Jan 8, 2017
Preservation of Digital Collections and Dark Archives
Long-term preservation of digital collections is a clear charter for libraries, but the path forward is often murky and daunting. Solutions vary due to collection composition, collection file structure, the technical expertise of the teams involved, and budget. Further, there are issues of stewardship, ownership and release of data in a usable form from dark archives. CLOCKSS, Portico and the Digital Preservation Network came together at Charleston in a panel presentation to share insights into what it takes for libraries to tackle the issue of long-term preservation. They discussed case studies and solutions that you can put to work. Come join us as we explore the dark side.
Greg Suprock - Head of Solutions Architecture, Apex CoVantage
Craig Van Dyck - Executive Director of the CLOCKSS Archive, since November 2015.

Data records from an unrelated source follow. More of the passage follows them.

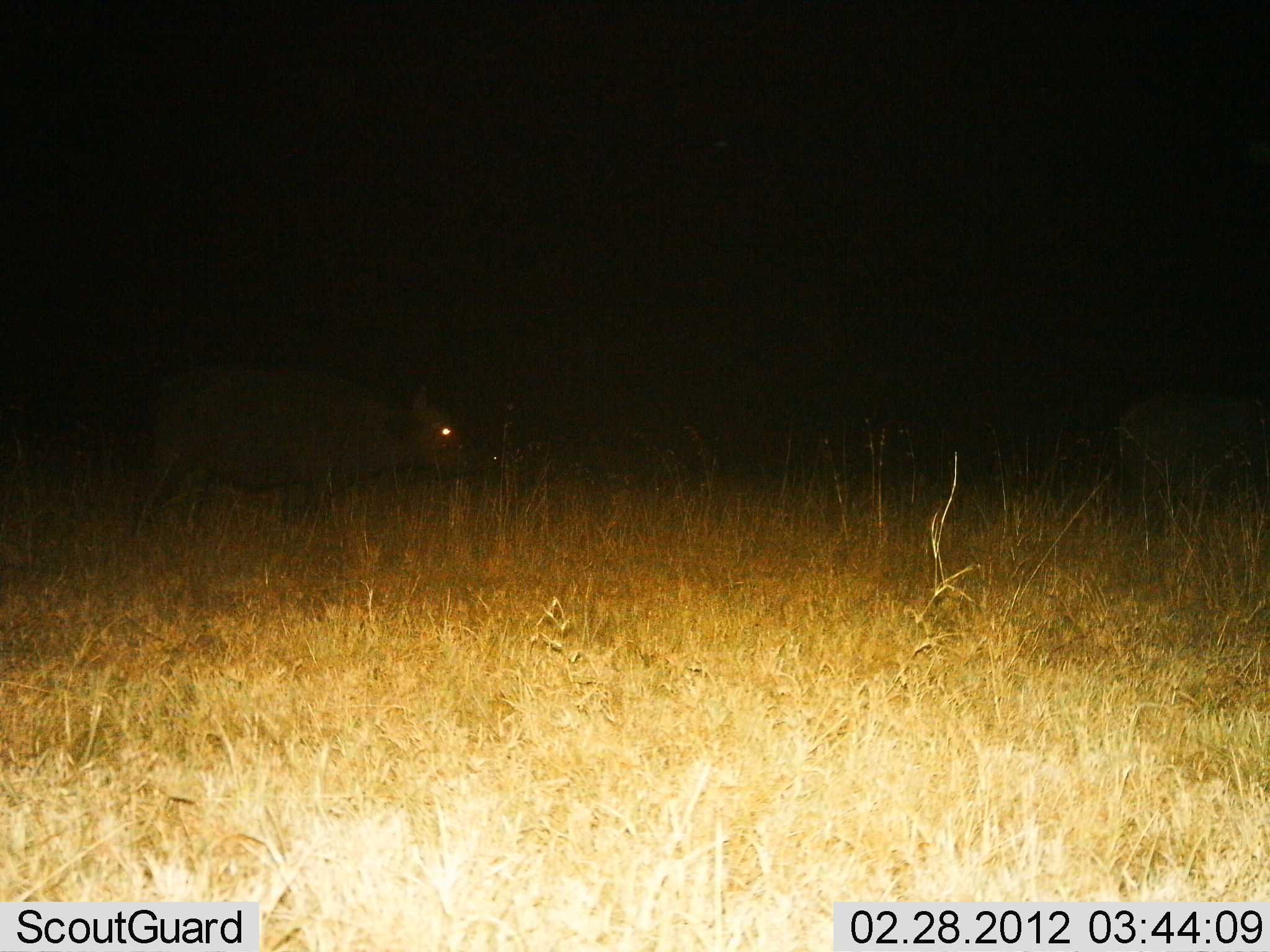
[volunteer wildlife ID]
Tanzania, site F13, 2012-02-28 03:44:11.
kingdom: Animalia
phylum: Chordata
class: Mammalia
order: Artiodactyla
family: Bovidae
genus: Syncerus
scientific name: Syncerus caffer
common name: cape buffalo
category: buffalo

Previously with Wiley for 18 years as VP of Content Management; and with Springer New York for 10 years, most recently as Senior VP and COO. Craig served as Chairman of the Association of American Publishers Enabling Technologies Committee from 1995-1998, and was instrumental in the development of the Digital Object Identifier (DOI) system and of CrossRef. He represented Wiley on the Boards of Directors of the International DOI Foundation, CLOCKSS, ORCID, CrossRef, and the Society for Scholarly Publishing, and was a member of the Portico Advisory Committee.
Jabin White - Vice President, Portico (Ithaka/JSTOR)
Jabin is the Vice President of Content Management at ITHAKA, with responsibility for the production groups of JSTOR and Portico. He enjoys content management, markup languages and all of their related technologies, publishing workflows, and change management. You know, fun stuff like that.
David Pcolar - CTO, Digital Preservation Network
Dave is the Chief Technology Officer for the Digital Preservation Network and a Technical Manager at Internet2. He is responsible for defining technical strategy and development, and implementation of technical and operational services for DPN.
Michelle Paolillo - Digital Curation Services Lead, Cornell University
Michelle is Cornell University's Library's Lead for Digital Curation Services. She is invested in the practical logistics of digital preservation (harmonizing workflows, preservation storage, interoperability, systems design, etc.). She also has duties related to digital humanities, especially in support of computational analysis of text, so OCR quality and computational method are also part of her focus.